When I started out in Family Law, I wasn’t entirely comfortable with resolving family disputes through litigation. It seemed like an awkward way to deal with such an intensely personal and unique experience. On one occasion, I was sitting in Court awaiting my turn to have a case heard when the spouse of a former client approached me. In a sarcastic-friendly tone they told me they recalled how I did a great job ensuring they left the family home without a single stick of furniture – not even a cognac glass. That particular day in court had been a winner take all situation where the stakes were high, the lawyers got into it, buckets of money were spent by both parties and all that was left was emotional and financial wreckage. It ended up being one of the defining moments when I knew I had to find a better way to help separating and divorcing couples.
INTEGRATIVE LAW MEETS COLLABORATIVE FAMILY PRACTICE
Integrative law strives to strike the necessary balance between the traditional legal system represented by logic, objectivity and predictability and newer ideals such as emotion, creativity and intuition.
The first time I attended a seminar on Collaborative Law 20 years ago I was exhilarated. I wasn’t the only one; the room was packed and buzzing with excitement. We were listening to a speaker describe a no court process where the lawyers and clients work together (just imagine!) and support families in designing their own creative solutions. This was it. There was a name for how I wanted to practise family law! In a way I was already doing it in an unstructured way as were other lawyers. I was always excited when my legal counterpart was of the same mind and we came up with solutions together. Working with another lawyer instead of against that lawyer meant that we could do our best work without competing. Ultimately, clients are better served when we operate this way.
Collaborative lawyers focus only on results without competing for points on the score board with legal strategy and fancy vocabulary sprinkled in aggressive letters intended to intimidate the client. Looking at you “contumelious”. The process removes the threat of court and leaves a mutual commitment to success in its wake. It does not mean there are no disagreements or difficult conversations, but Collaborative Family Practice gives us a way to manage conflict and help clients take ownership of their lives. Winning is definitely NOT everything in Family Law unless the entire family thrives.
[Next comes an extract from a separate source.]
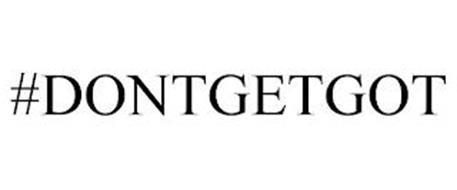 #DONTGETGOT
Integrative Law is a relatively new global movement blending intangible human values with the more traditional legal/analytical framework. Integrative Lawyers serve clients with a focus on peace-making, problem-solving and healing. The resulting shift of perception allows conflict to be viewed from every angle. Collaboration, compassionate listening and creativity generate lasting agreements based on the unique interests and values of the parties involved. By examining and honouring the circumstances of each case, transformative outcomes are achieved both at the individual and societal levels.
They say “like attracts like”. I am a member of two collaborative practice groups. After countless practice group meetings, trainings, conferences, dinners, zoom meetings, debriefings and retreats, I can say collaborative practitioners are a wonderful group of caring professionals who engage in constant innovation and reflection. They care genuinely about each other and serving their clients. Along the way they have collectively figured out a way to generate satisfied clients and job satisfaction. Why wouldn’t everyone agree Collaborative Family Process is the way to help families?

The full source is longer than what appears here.